Copy the listing below word for word, changing nothing.

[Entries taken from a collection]
START

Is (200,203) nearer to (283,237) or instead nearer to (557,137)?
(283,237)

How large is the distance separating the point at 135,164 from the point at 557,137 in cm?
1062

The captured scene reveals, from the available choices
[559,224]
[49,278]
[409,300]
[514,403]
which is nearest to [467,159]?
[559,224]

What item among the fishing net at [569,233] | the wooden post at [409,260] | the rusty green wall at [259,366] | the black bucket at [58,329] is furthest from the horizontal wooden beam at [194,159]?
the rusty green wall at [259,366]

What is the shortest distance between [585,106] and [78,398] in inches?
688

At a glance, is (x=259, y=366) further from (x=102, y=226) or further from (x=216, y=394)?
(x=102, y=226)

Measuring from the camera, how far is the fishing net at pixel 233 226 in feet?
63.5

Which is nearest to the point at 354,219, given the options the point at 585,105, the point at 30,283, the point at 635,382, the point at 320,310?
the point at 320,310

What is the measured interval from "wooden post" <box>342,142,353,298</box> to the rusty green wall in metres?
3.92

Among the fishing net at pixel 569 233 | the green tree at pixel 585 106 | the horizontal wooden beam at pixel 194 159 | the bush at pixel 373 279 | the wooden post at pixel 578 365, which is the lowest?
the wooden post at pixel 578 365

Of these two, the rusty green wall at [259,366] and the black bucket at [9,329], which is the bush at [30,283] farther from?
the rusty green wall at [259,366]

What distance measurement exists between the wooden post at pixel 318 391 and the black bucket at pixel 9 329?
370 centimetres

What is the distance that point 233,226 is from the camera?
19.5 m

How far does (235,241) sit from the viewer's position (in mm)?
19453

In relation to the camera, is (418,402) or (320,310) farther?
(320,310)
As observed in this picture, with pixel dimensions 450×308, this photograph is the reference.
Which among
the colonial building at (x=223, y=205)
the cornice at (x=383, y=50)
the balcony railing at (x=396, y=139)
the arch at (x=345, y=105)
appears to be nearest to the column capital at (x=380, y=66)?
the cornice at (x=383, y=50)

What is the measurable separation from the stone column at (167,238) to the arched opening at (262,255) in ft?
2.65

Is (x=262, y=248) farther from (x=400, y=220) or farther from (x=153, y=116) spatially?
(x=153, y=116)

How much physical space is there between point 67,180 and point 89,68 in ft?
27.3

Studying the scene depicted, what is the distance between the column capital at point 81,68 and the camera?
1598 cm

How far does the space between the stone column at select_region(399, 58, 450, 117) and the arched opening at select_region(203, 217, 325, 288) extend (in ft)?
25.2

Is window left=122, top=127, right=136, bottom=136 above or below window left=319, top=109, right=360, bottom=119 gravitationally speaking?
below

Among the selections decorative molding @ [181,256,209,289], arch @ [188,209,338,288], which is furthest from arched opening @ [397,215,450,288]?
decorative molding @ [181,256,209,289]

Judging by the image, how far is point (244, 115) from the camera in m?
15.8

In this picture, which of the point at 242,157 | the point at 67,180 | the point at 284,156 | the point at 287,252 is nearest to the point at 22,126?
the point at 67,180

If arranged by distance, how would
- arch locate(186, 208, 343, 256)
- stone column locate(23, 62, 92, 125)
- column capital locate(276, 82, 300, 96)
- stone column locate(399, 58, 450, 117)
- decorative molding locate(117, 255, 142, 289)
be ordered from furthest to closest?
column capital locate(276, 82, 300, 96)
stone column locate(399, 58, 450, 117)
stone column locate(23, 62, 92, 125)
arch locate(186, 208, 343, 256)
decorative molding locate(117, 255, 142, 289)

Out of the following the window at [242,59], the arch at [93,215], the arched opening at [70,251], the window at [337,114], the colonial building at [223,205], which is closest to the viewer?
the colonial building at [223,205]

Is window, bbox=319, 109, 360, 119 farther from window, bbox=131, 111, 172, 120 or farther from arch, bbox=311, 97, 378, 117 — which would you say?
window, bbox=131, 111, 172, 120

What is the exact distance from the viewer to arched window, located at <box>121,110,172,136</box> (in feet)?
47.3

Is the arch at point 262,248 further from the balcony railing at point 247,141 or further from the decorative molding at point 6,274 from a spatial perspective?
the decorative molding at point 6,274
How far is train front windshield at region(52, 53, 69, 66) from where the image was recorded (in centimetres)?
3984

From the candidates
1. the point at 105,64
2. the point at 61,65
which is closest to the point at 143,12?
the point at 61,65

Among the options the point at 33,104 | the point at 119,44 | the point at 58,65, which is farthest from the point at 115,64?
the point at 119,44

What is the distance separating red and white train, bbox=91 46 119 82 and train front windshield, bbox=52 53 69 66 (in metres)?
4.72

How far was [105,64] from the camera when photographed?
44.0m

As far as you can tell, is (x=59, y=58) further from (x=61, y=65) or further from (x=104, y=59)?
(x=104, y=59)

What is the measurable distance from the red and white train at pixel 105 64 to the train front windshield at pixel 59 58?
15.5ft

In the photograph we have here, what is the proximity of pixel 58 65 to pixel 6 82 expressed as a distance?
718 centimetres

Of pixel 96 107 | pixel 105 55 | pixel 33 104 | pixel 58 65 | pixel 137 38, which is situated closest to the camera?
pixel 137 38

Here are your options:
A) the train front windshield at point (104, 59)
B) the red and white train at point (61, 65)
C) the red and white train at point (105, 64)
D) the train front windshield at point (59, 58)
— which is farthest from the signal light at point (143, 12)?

END

■ Answer for this exercise:
Is (200,203) nearer to (283,237) or instead nearer to (557,137)?
(283,237)

How large is the distance separating the point at 135,164 from the point at 557,137 in cm?
1062

The captured scene reveals, from the available choices
[559,224]
[49,278]
[409,300]
[514,403]
which is nearest to [467,159]?
[559,224]

What item among the fishing net at [569,233] | the wooden post at [409,260] | the rusty green wall at [259,366] | the black bucket at [58,329] is furthest from the horizontal wooden beam at [194,159]?
the rusty green wall at [259,366]

What is the shortest distance between [585,106] and [78,398] in inches?
688

At a glance, is (x=259, y=366) further from (x=102, y=226) or further from (x=216, y=394)?
(x=102, y=226)

Measuring from the camera, how far is the fishing net at pixel 233 226 in feet?
63.5

Which is nearest to the point at 354,219, given the options the point at 585,105, the point at 30,283, the point at 635,382, the point at 320,310?
the point at 320,310

What is the measured interval from "wooden post" <box>342,142,353,298</box> to the rusty green wall in metres?
3.92

Among the fishing net at pixel 569 233 | the green tree at pixel 585 106 | the horizontal wooden beam at pixel 194 159 | the bush at pixel 373 279 | the wooden post at pixel 578 365, which is the lowest?
the wooden post at pixel 578 365

Of these two, the rusty green wall at [259,366] and the black bucket at [9,329], which is the bush at [30,283] farther from?
the rusty green wall at [259,366]

What distance measurement exists between the wooden post at pixel 318 391 and the black bucket at pixel 9 329?
370 centimetres

What is the distance that point 233,226 is from the camera?
19.5 m

How far does (235,241) sit from the viewer's position (in mm)?
19453

In relation to the camera, is (418,402) or (320,310) farther?
(320,310)
As observed in this picture, with pixel dimensions 450×308, this photograph is the reference.
Which among
the colonial building at (x=223, y=205)
the cornice at (x=383, y=50)
the balcony railing at (x=396, y=139)
the arch at (x=345, y=105)
appears to be nearest to the column capital at (x=380, y=66)?
the cornice at (x=383, y=50)

What is the measurable separation from the stone column at (167,238) to the arched opening at (262,255) in ft?
2.65

Is (x=262, y=248) farther from (x=400, y=220) or farther from (x=153, y=116) spatially?
(x=153, y=116)

How much physical space is there between point 67,180 and point 89,68 in ft?
27.3

Studying the scene depicted, what is the distance between the column capital at point 81,68 and the camera?
1598 cm

How far does the space between the stone column at select_region(399, 58, 450, 117) and the arched opening at select_region(203, 217, 325, 288) extend (in ft)?
25.2

Is window left=122, top=127, right=136, bottom=136 above or below window left=319, top=109, right=360, bottom=119 gravitationally speaking?
below

Among the selections decorative molding @ [181,256,209,289], arch @ [188,209,338,288], which is furthest from arched opening @ [397,215,450,288]?
decorative molding @ [181,256,209,289]

Judging by the image, how far is point (244, 115) from the camera in m?
15.8

In this picture, which of the point at 242,157 | the point at 67,180 | the point at 284,156 | the point at 287,252 is nearest to the point at 22,126?
the point at 67,180

If arranged by distance, how would
- arch locate(186, 208, 343, 256)
- stone column locate(23, 62, 92, 125)
- column capital locate(276, 82, 300, 96)
- stone column locate(399, 58, 450, 117)
- decorative molding locate(117, 255, 142, 289)
be ordered from furthest to closest?
column capital locate(276, 82, 300, 96)
stone column locate(399, 58, 450, 117)
stone column locate(23, 62, 92, 125)
arch locate(186, 208, 343, 256)
decorative molding locate(117, 255, 142, 289)

Out of the following the window at [242,59], the arch at [93,215], the arched opening at [70,251], the window at [337,114], the colonial building at [223,205], which is closest to the viewer?
the colonial building at [223,205]

Is window, bbox=319, 109, 360, 119 farther from window, bbox=131, 111, 172, 120 or farther from arch, bbox=311, 97, 378, 117 — which would you say?
window, bbox=131, 111, 172, 120

What is the exact distance from the viewer to arched window, located at <box>121,110,172,136</box> (in feet)?
47.3

Is the arch at point 262,248 further from the balcony railing at point 247,141 or further from the decorative molding at point 6,274 from a spatial perspective?
the decorative molding at point 6,274
How far is train front windshield at region(52, 53, 69, 66) from where the image was recorded (in centimetres)?
3984

From the candidates
1. the point at 105,64
2. the point at 61,65
which is closest to the point at 143,12?
the point at 61,65

Among the options the point at 33,104 | the point at 119,44 | the point at 58,65, which is farthest from the point at 115,64?
the point at 119,44

What is the distance separating red and white train, bbox=91 46 119 82 and train front windshield, bbox=52 53 69 66 (in metres)?
4.72

How far was [105,64] from the camera when photographed?
44.0m

As far as you can tell, is (x=59, y=58) further from (x=61, y=65) or further from (x=104, y=59)?
(x=104, y=59)

What is the measurable distance from the red and white train at pixel 105 64 to the train front windshield at pixel 59 58?
15.5ft

In the photograph we have here, what is the proximity of pixel 58 65 to pixel 6 82 expressed as a distance?
718 centimetres

Of pixel 96 107 | pixel 105 55 | pixel 33 104 | pixel 58 65 | pixel 137 38, which is situated closest to the camera?
pixel 137 38

Here are your options:
A) the train front windshield at point (104, 59)
B) the red and white train at point (61, 65)
C) the red and white train at point (105, 64)
D) the train front windshield at point (59, 58)
— which is farthest from the signal light at point (143, 12)?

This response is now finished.